begin Extracted entries

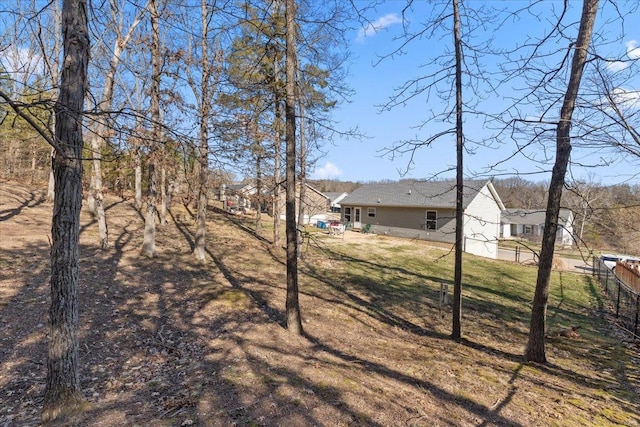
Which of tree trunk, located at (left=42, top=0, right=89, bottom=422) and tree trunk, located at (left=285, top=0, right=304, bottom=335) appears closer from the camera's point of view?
tree trunk, located at (left=42, top=0, right=89, bottom=422)

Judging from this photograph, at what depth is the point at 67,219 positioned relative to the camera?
342cm

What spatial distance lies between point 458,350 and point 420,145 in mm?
3938

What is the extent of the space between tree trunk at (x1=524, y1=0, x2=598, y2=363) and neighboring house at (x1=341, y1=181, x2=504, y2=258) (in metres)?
16.8

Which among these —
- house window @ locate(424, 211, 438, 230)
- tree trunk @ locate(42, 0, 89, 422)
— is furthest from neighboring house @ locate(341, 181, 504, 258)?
tree trunk @ locate(42, 0, 89, 422)

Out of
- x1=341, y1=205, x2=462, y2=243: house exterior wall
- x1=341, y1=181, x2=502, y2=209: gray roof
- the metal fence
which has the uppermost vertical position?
x1=341, y1=181, x2=502, y2=209: gray roof

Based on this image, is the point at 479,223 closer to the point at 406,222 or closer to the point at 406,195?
the point at 406,222

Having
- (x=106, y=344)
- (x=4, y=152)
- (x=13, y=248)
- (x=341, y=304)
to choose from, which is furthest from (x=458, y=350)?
(x=4, y=152)

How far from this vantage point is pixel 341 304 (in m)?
9.01

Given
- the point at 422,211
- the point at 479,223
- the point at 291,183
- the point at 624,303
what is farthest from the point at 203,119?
the point at 479,223

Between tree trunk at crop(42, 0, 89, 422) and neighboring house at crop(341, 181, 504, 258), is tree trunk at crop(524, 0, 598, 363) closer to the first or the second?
tree trunk at crop(42, 0, 89, 422)

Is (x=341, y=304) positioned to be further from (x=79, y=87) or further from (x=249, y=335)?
(x=79, y=87)

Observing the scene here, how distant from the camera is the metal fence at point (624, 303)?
8.48m

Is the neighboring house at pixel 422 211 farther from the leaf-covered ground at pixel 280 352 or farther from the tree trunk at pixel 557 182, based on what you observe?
the tree trunk at pixel 557 182

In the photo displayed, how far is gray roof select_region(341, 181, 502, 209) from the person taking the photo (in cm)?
2416
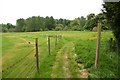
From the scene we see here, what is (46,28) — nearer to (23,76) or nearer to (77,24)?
(77,24)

end Extracted entries

Your instructions -
Using the listing above, copy exactly the lines from the one that contains "Is (x=341, y=304)" through its last line, both included, but not the pictures.

Task result -
Is (x=341, y=304) positioned to be further from (x=79, y=87) or further from (x=249, y=335)?
(x=79, y=87)

Observing the scene here, how distant from the camera is the metal fence at point (624, 303)?
8.48m

Is the neighboring house at pixel 422 211 farther from the leaf-covered ground at pixel 280 352 or farther from the tree trunk at pixel 557 182, based on what you observe?
the tree trunk at pixel 557 182

In the photo displayed, how far is gray roof select_region(341, 181, 502, 209) from the person taking the photo (in cm)?
2416
From the scene we see here, what is (46,28) — nearer to (23,76) or nearer to (77,24)?
(77,24)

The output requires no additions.